■ GOAL 1
Answer from the essay on small business ethics:
(a) Which chain does the writer use for coffee only when necessary?
(b) Which company is named as being watched far more closely than the small retailers competing with it?
(c) Besides ethical conduct in business, what three things are headlines called a lousy measure of?
■ GOAL 2
Write out the essay on small business ethics word for word, from "The popular understanding" to "or shark attacks.".

■ TEXT EXCERPT
·····
Are Small Businesses More Ethical?

I like small businesses. They make me comfortable. My favourite coffee shop is small & independent — I only resort to Starbucks when I have to. My favourite pub is small. My favourite place to buy groceries is a small, independent greengrocer. I’ve never worked for a big company; I find them hard to relate to, hard to interpret. Small businesses are run by real, live people who you can talk to and relate to and understand.

The popular understanding of ethical and unethical behaviour in business happens to line up nicely with my own prejudices. Big businesses are supposed to be evil; small ones, benign. But is there good reason to believe that?

Certainly, I know of no evidence that small business generally behaves more ethically than big business. The fact that big business is responsible for all the business ethics headlines is of course not a reliable measure: Walmart, for example, is monitored much more closely than the thousands of small retailers who try to compete with the retailing behemoth, so you would expect Walmart’s transgressions to be made public more often. Headlines are a lousy measure of ethical conduct in business, just as they’re a lousy measure of airline safety or child abductions or shark attacks.
·····
■ LISTED ENTRIES

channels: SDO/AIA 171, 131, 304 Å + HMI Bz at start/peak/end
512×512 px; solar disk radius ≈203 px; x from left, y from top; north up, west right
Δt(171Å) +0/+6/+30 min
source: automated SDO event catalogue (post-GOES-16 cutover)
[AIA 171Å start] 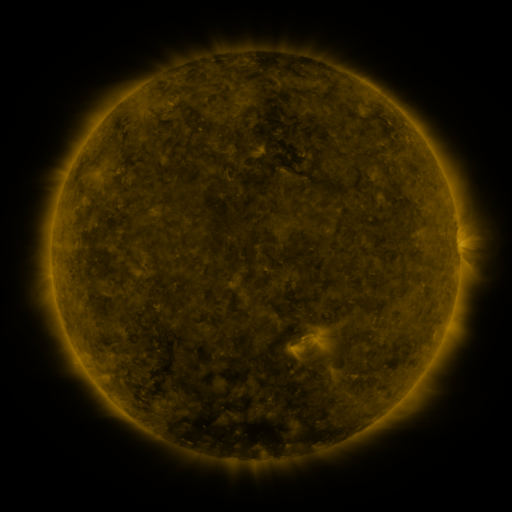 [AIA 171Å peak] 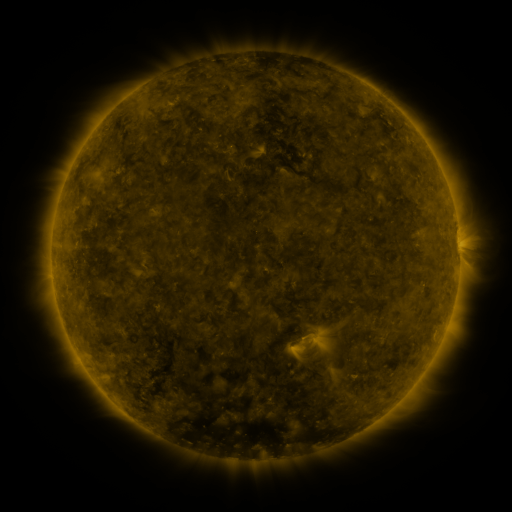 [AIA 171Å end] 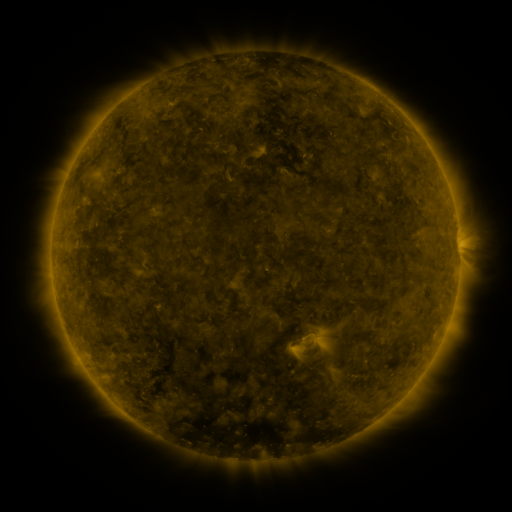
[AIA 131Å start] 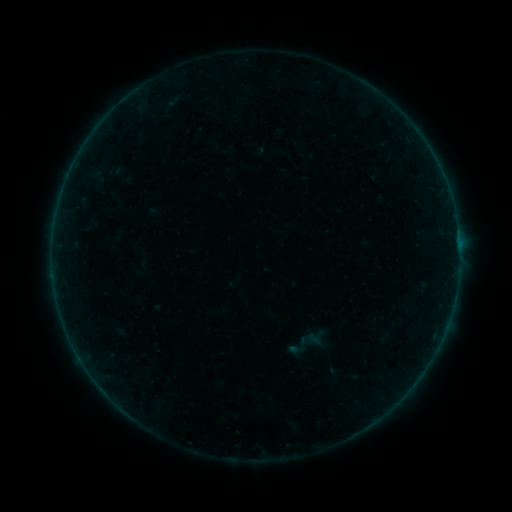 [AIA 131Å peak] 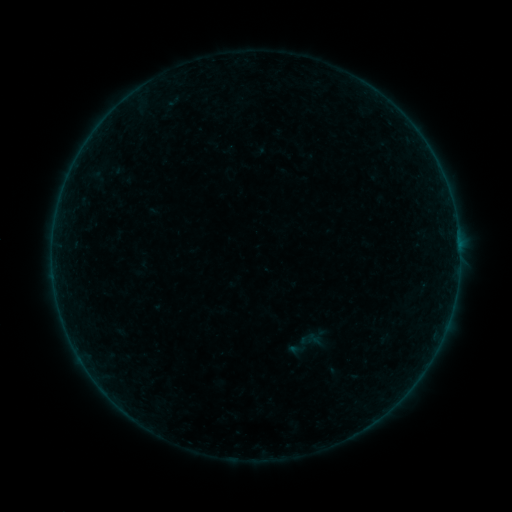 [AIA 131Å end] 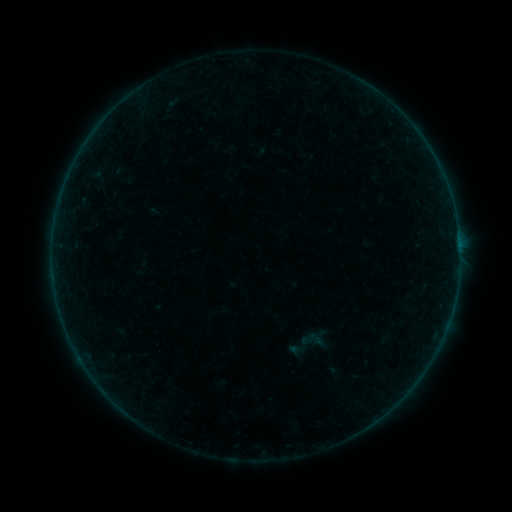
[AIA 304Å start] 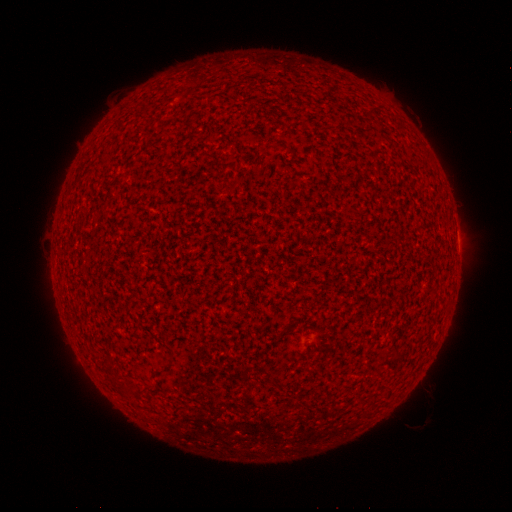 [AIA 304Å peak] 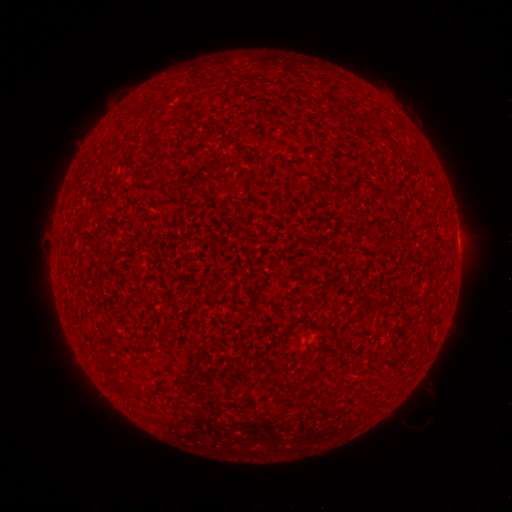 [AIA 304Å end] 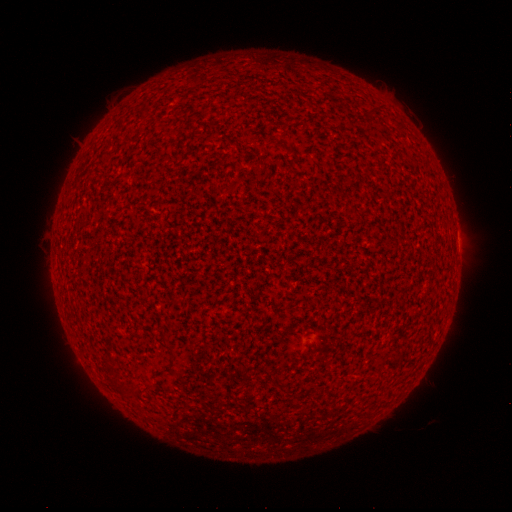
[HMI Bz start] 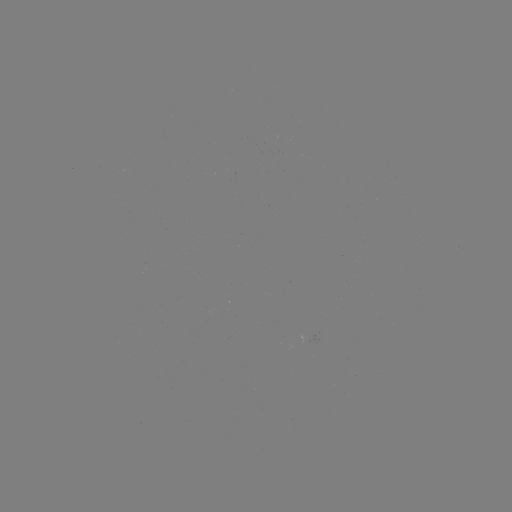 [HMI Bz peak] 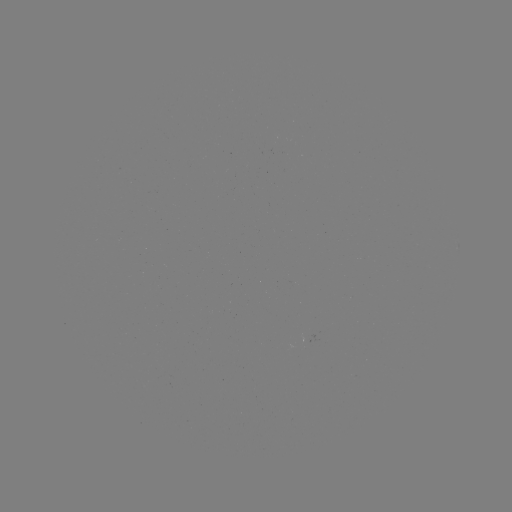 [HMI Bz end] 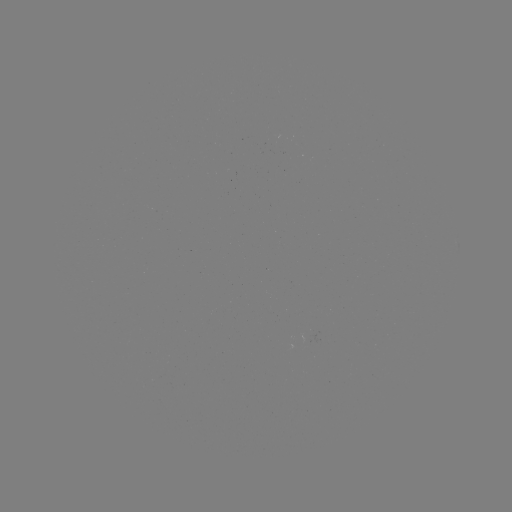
·····
■ PROBLEM SOLUTION 1
(a) Starbucks.
(b) Walmart.
(c) Airline safety, child abductions and shark attacks.

■ PROBLEM SOLUTION 2
The popular understanding of ethical and unethical behaviour in business happens to line up nicely with my own prejudices. Big businesses are supposed to be evil; small ones, benign. But is there good reason to believe that?

Certainly, I know of no evidence that small business generally behaves more ethically than big business. The fact that big business is responsible for all the business ethics headlines is of course not a reliable measure: Walmart, for example, is monitored much more closely than the thousands of small retailers who try to compete with the retailing behemoth, so you would expect Walmart’s transgressions to be made public more often. Headlines are a lousy measure of ethical conduct in business, just as they’re a lousy measure of airline safety or child abductions or shark attacks.